### [YOUR GOAL]
Leave the images out. Give every line below again, precisely.

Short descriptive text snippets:
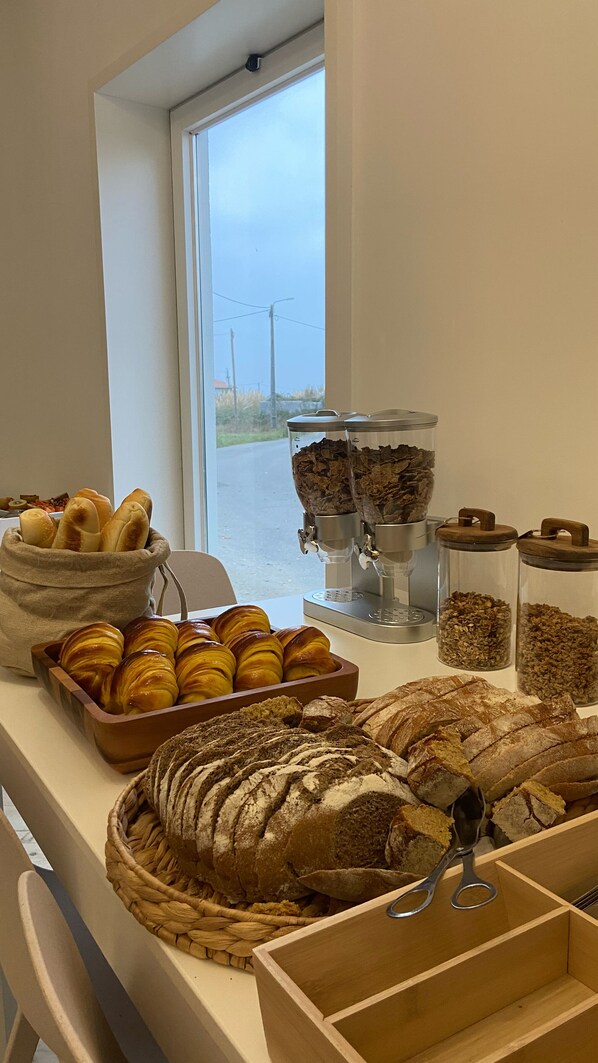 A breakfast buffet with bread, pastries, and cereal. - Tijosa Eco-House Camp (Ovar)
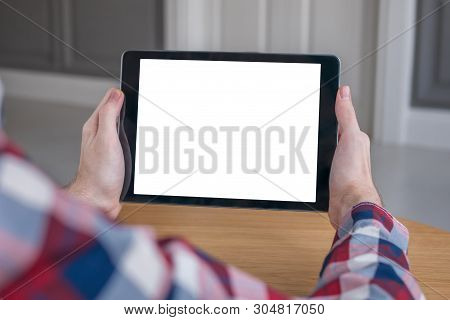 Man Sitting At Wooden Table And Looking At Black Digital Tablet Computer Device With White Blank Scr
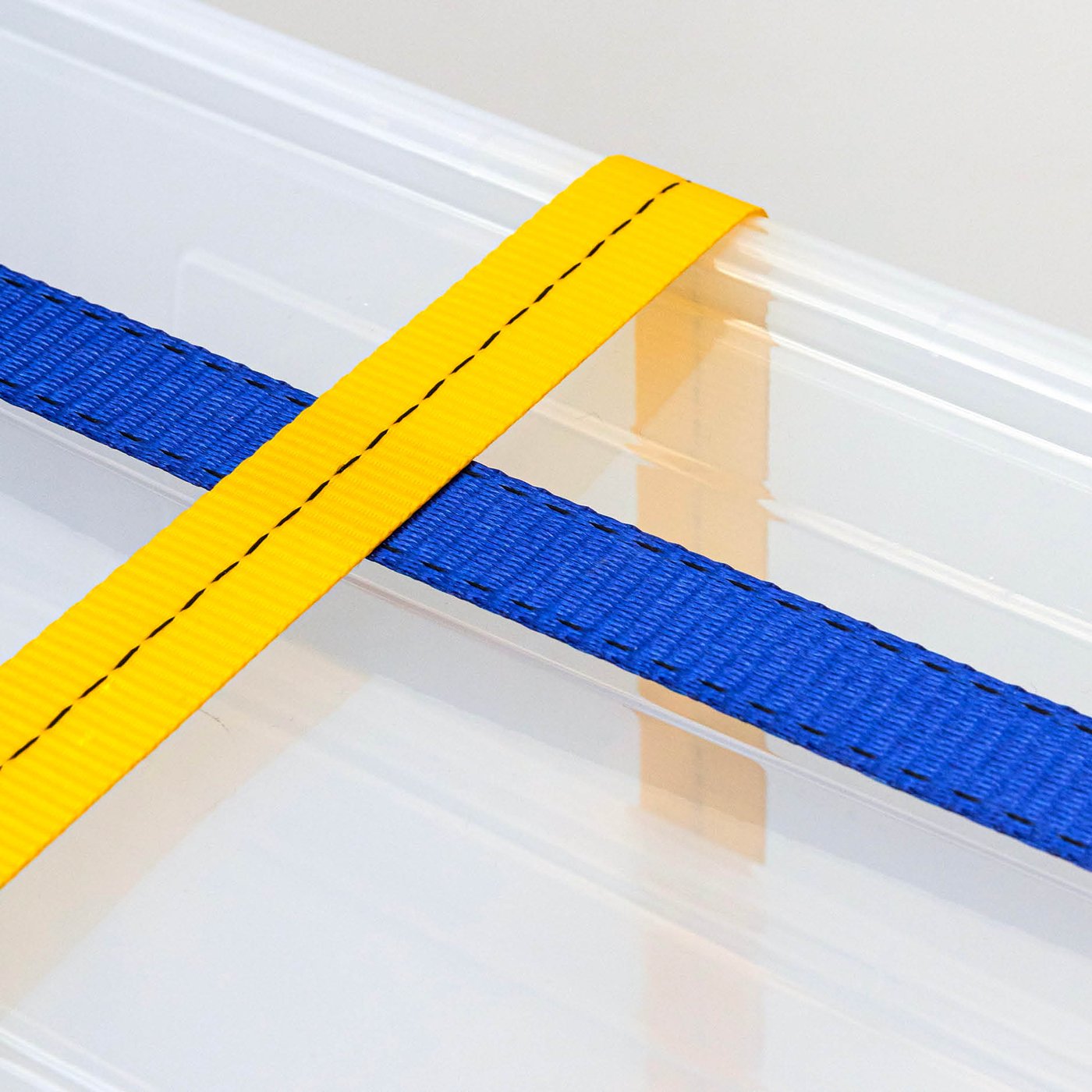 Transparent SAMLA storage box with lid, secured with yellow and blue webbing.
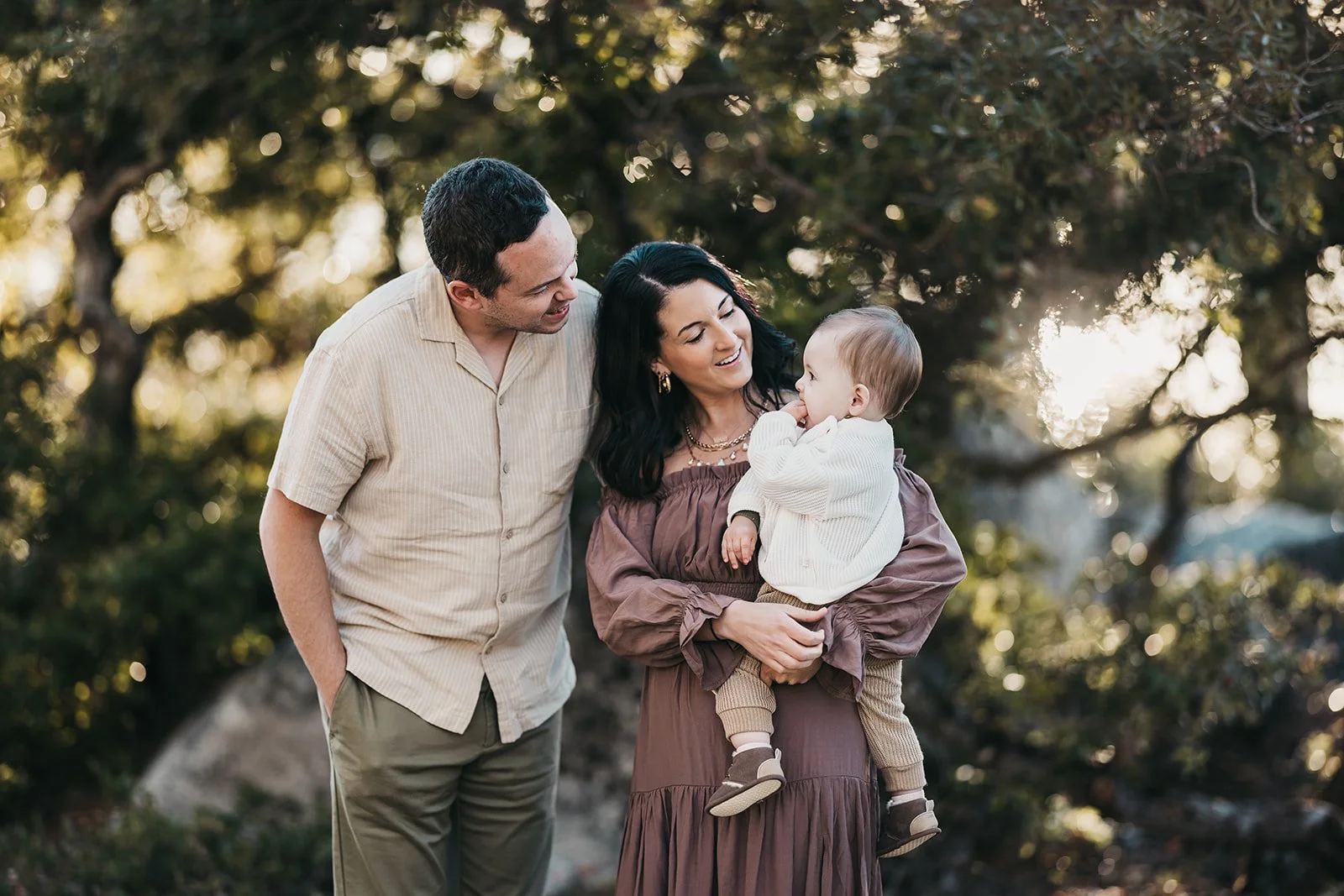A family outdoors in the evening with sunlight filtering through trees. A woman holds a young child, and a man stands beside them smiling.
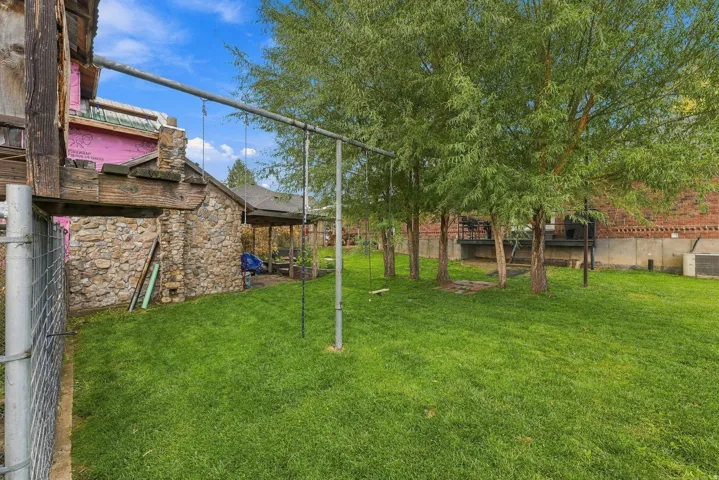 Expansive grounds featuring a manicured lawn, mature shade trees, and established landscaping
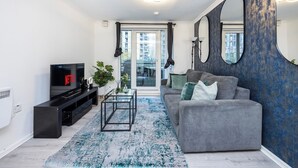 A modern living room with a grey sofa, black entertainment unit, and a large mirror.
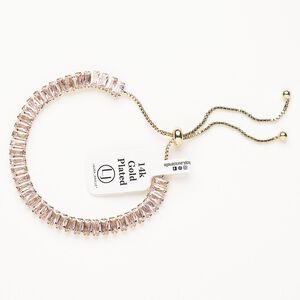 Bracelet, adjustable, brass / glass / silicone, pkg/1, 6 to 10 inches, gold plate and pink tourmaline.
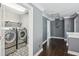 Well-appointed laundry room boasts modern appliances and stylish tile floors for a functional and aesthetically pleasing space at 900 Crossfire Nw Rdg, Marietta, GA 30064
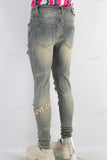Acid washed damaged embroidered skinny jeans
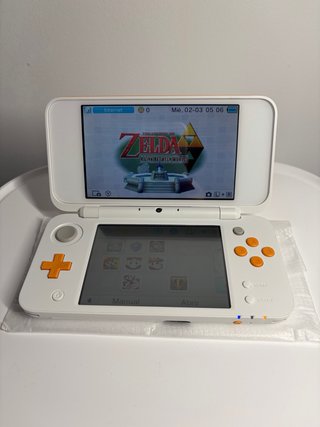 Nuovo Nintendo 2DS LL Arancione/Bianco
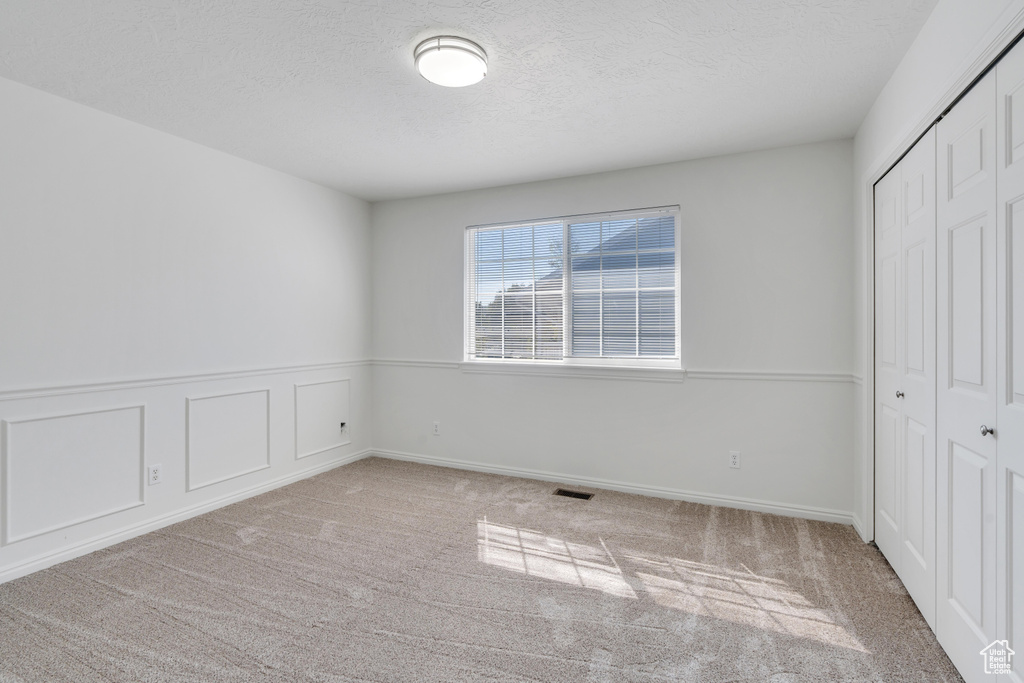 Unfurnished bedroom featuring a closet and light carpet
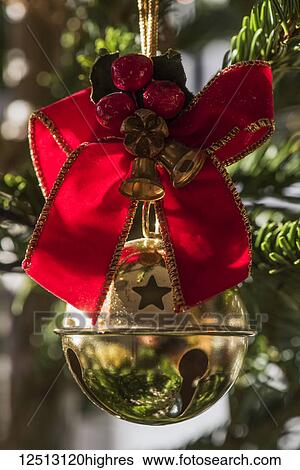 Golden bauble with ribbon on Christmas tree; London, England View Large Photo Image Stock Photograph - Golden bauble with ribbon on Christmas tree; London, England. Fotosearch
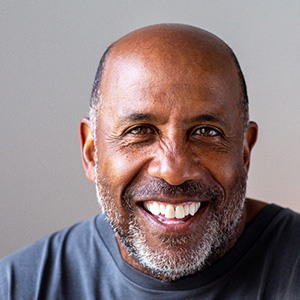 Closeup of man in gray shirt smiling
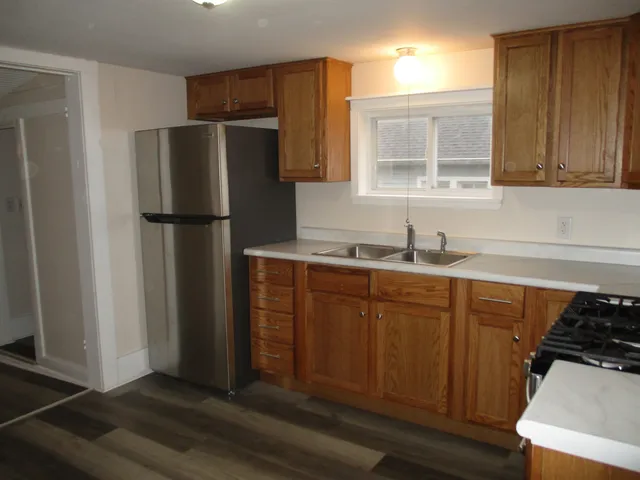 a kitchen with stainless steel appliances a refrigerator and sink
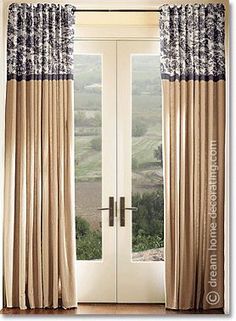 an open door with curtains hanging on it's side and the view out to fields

### [SOLUTION]
 A breakfast buffet with bread, pastries, and cereal. - Tijosa Eco-House Camp (Ovar)
 Man Sitting At Wooden Table And Looking At Black Digital Tablet Computer Device With White Blank Scr
 Transparent SAMLA storage box with lid, secured with yellow and blue webbing.
A family outdoors in the evening with sunlight filtering through trees. A woman holds a young child, and a man stands beside them smiling.
 Expansive grounds featuring a manicured lawn, mature shade trees, and established landscaping
 A modern living room with a grey sofa, black entertainment unit, and a large mirror.
 Bracelet, adjustable, brass / glass / silicone, pkg/1, 6 to 10 inches, gold plate and pink tourmaline.
 Well-appointed laundry room boasts modern appliances and stylish tile floors for a functional and aesthetically pleasing space at 900 Crossfire Nw Rdg, Marietta, GA 30064
Acid washed damaged embroidered skinny jeans
 Nuovo Nintendo 2DS LL Arancione/Bianco
 Unfurnished bedroom featuring a closet and light carpet
 Golden bauble with ribbon on Christmas tree; London, England View Large Photo Image Stock Photograph - Golden bauble with ribbon on Christmas tree; London, England. Fotosearch
 Closeup of man in gray shirt smiling
 a kitchen with stainless steel appliances a refrigerator and sink
 an open door with curtains hanging on it's side and the view out to fields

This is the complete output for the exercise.